Prediction markets have processed more than $154 billion in total volume, with daily trading on Polymarket alone often exceeding $300 million.
That scale forces a more important question. These platforms no longer look like niche betting venues. They increasingly resemble something closer to retail trading.
This analysis uses on-chain data, primarily from Polymarket—the largest platform by users and transactions in a market dominated by a Polymarket–Kalshi duopoly—to test that shift directly.
Across four dimensions, who participates, how they behave, how capital moves, and at what scale, the volume growth pattern tells a consistent story.
And the category mix reinforces the framing: crypto and politics (excluding sports) now lead weekly volume on Polymarket, with the economy and earnings categories growing alongside them. These are not traditional gambling categories. They are finance-adjacent verticals.
Notably, sports event contracts are already being offered as CFTC-regulated financial products by Kalshi and distributed through Robinhood’s Predictions Hub, placing them alongside stocks, options, and crypto within the same brokerage interface.
The most revealing signal is not how much money flows through prediction markets. It is who is placing the trades.
On Polymarket, the median bet size is $10, according to BeInCrypto’s exclusive dashboard. The average sits at $89, but that figure is pulled upward by a thin tail of large participants.
The underlying distribution paints a clearer picture: roughly 20% of all wallets trade in the $0 to $10 range, another 27% fall between $10 and $50, and about 11% sit in the $50 to $100 bracket.
In total, over 57% of users trade for less than $100, and more than 80% trade for less than $500.
This is not a market shaped by whales. It is a market built on small, individual participants deploying modest amounts. The pattern mirrors what defined the rise of retail stock trading.
Robinhood, for comparison, reported a median account size of $240, with the average around $5,000, according to CEO Vlad Tenev in 2021. The structural similarity is hard to miss: prediction markets are attracting the same class of small participants that reshaped equities over the past five years.
Participation alone does not distinguish a financial platform from a betting one. Frequency of interaction does.

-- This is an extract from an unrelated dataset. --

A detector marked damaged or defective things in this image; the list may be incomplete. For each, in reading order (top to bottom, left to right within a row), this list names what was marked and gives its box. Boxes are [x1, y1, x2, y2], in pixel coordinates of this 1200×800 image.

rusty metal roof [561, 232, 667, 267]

A bettor places a wager and waits. A trader enters positions, adjusts exposure, exits, and re-enters. The transactions-per-active-user ratio captures this distinction directly.
On Polymarket, this ratio currently stands at approximately 25 transactions per daily active user, meaning the average active participant executes 25 trades per day. Earlier this year, the figure peaked near 37.

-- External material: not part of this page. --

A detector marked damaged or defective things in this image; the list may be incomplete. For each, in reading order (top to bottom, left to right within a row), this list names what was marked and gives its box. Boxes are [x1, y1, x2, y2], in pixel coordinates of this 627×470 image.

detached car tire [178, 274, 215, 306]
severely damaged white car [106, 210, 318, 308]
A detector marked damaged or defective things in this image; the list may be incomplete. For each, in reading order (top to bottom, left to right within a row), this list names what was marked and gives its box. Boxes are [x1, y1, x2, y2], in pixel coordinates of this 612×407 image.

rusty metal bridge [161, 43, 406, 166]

For context, through most of mid-2025, the ratio hovered between 3 and 5. The structural jump beginning in late 2025 represents a clear behavioral shift: users are no longer placing single predictions and walking away. They are actively managing positions across multiple markets.
This pattern has a direct parallel in crypto markets. A Kaiko research report on Binance found that the exchange processed 61.9 million trades against $20 billion in spot volume on a single snapshot day in December 2025, implying small average trade sizes and frequent execution across its 300 million registered accounts.

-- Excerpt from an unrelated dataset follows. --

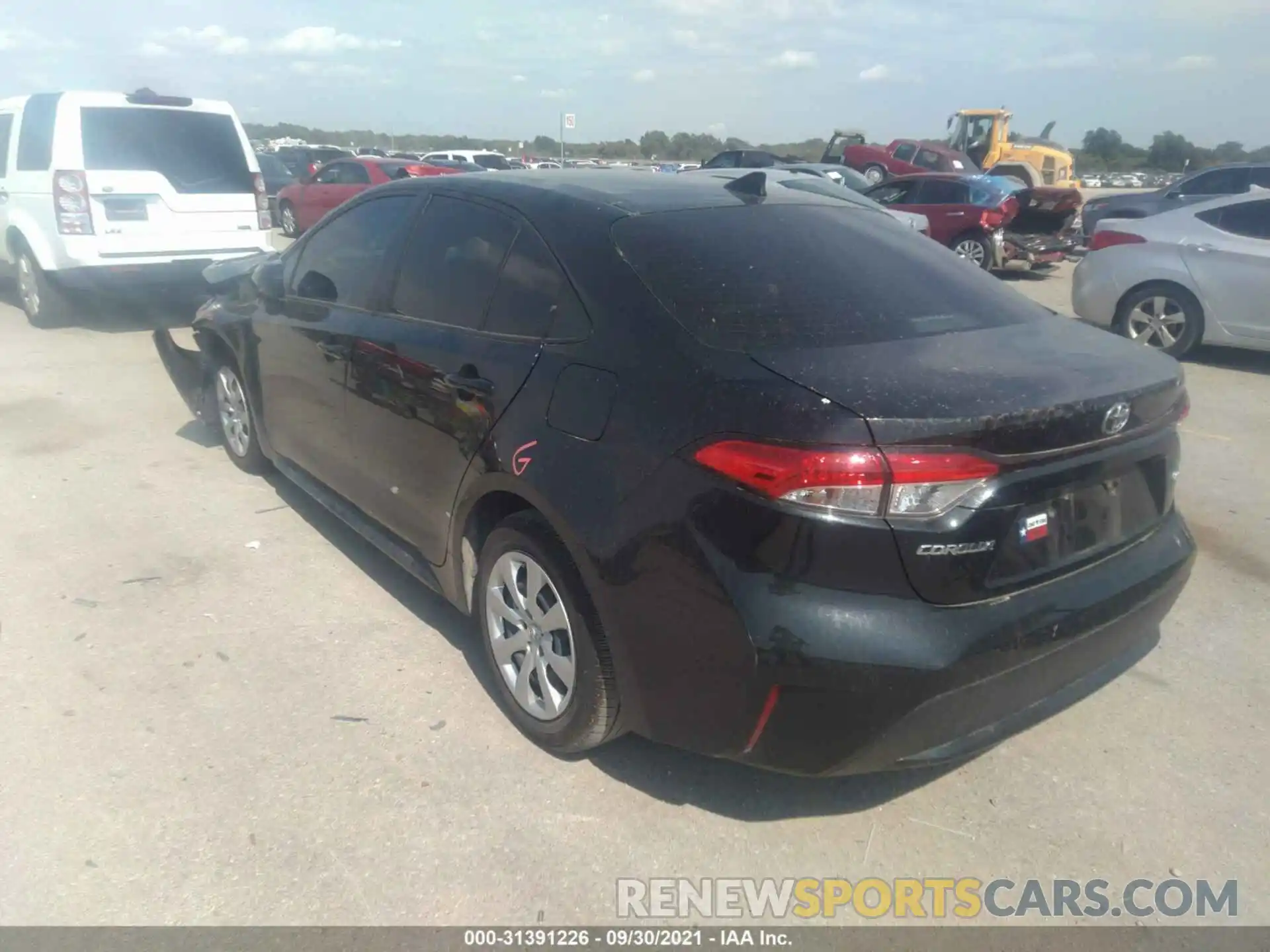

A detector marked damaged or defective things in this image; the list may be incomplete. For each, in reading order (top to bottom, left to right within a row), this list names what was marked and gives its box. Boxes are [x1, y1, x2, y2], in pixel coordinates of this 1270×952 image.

damaged red vehicle [863, 174, 1081, 270]
dent in rear bumper [706, 515, 1189, 777]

High-frequency, small-size trading is the behavioral signature of retail finance, whether the underlying asset is a stock, a token, or a prediction contract.
If users behave like traders, the capital dynamics should confirm it. They do. Polymarket currently holds approximately $445 million in total value locked, while open interest stands at roughly $477 million.
The near-parity between these two figures carries a specific implication: virtually all deposited capital is actively deployed in live positions rather than sitting idle. This is not passive liquidity. It is working capital.
The volume-to-open-interest ratio reinforces the point. With daily taker volume around $339 million and open interest at $477 million, the ratio is 0.71. Capital is not just deployed. It is rotating.
Positions are being opened, closed, and re-entered at a pace that suggests continuous portfolio management rather than static, event-dependent exposure. A low vol-OI ratio would have suggested more betting-like activity.
In a traditional betting market, capital tends to lock in and wait for resolution. Here, it circulates. That distinction is material: it signals a system in which participants treat capital as a tool for ongoing risk adjustment, not a one-time stake in a single outcome.
The behavioral and capital patterns described above would be noteworthy even at modest volumes. But they are not operating at modest volumes.
Polymarket’s weekly notional volume has consistently exceeded $1 billion through Q1 2026, with recent weeks surpassing $2.5 billion. The 7-week rolling average has crossed $2 billion.
Monthly volumes have climbed from around $1 billion in mid-2025 to over $8 billion by March 2026. The growth trajectory is not driven by any single event cycle.
Volume is diversifying across categories: sports, crypto, and politics. Each contributed substantially in the most recent weekly data, with economy, weather, and culture adding further breadth.
This diversification is what separates structural growth from event-driven spikes. A presidential election creates a temporary surge.
Sustained, multi-category volume growth across sports, crypto, macro, and culture points to a user base that engages with prediction markets regularly, not just occasionally, as a typical retail habit.
Each dimension reinforces the next in a single causal chain. The majority of participants are small, retail-sized users. Those users trade frequently, not once, but dozens of times per session.
The capital they deploy is almost entirely active, rotating through positions rather than sitting idle. And this behavior is occurring at billions of dollars in monthly volume, across a broadening set of categories.
When small users dominate participation, execute frequent trades, and keep capital constantly in play at scale, the system begins to resemble a retail financial market rather than a betting platform.
Prediction markets are no longer just mechanisms for forecasting outcomes. They are changing into retail trading systems for real-world events, platforms where participants express views, manage risk, and deploy capital with a frequency and discipline that mirrors stock markets.